Below are records; transcribe only the line with "Which best describes" and those after it, through the last line, without any change.

____ Task data

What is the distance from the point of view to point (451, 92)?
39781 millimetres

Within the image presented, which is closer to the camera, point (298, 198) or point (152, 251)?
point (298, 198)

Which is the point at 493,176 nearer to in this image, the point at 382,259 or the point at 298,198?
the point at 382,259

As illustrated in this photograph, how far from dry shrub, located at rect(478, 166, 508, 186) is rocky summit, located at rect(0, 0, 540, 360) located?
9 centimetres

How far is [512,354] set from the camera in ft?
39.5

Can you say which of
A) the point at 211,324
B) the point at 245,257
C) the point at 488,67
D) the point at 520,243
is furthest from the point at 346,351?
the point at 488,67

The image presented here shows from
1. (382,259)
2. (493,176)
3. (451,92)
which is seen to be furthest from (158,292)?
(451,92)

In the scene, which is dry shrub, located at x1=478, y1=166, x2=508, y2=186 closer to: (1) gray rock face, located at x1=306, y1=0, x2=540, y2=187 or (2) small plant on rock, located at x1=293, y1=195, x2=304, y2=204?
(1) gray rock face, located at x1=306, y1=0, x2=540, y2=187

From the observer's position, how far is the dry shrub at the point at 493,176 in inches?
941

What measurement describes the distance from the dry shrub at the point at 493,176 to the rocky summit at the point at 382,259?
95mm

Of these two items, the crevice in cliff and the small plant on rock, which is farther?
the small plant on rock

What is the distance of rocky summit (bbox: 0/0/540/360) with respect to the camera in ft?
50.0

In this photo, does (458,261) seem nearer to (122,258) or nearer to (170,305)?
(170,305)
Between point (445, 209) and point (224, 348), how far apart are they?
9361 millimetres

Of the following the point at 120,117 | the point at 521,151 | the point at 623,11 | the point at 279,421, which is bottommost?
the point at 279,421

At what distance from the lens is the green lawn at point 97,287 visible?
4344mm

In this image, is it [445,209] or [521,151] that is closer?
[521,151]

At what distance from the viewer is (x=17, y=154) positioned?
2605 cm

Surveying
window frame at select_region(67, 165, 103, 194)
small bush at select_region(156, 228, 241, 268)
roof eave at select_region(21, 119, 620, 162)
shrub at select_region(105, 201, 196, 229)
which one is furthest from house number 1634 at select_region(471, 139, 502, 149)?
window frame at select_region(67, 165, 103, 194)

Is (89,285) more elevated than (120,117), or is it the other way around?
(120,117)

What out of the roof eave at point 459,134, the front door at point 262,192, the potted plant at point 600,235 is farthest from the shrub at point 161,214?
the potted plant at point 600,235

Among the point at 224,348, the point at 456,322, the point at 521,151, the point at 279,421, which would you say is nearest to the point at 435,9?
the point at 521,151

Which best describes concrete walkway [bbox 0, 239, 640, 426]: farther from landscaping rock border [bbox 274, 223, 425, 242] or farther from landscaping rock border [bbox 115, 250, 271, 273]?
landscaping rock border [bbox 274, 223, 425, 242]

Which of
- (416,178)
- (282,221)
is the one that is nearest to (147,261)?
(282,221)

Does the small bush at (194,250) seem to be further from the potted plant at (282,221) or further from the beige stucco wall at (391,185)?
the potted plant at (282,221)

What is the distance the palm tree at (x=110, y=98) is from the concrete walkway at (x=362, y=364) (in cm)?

________

→ Response below
Which best describes concrete walkway [bbox 0, 239, 640, 426]: farther from landscaping rock border [bbox 274, 223, 425, 242] or farther from landscaping rock border [bbox 115, 250, 271, 273]?
landscaping rock border [bbox 274, 223, 425, 242]

Which of
- (416,178)
- (282,221)
is the one that is nearest to (147,261)?
(282,221)

Does the small bush at (194,250) seem to be further from the potted plant at (282,221) or further from the beige stucco wall at (391,185)?
the potted plant at (282,221)

What is the distance the palm tree at (x=110, y=98) is from the concrete walkway at (x=362, y=364) (in cm)?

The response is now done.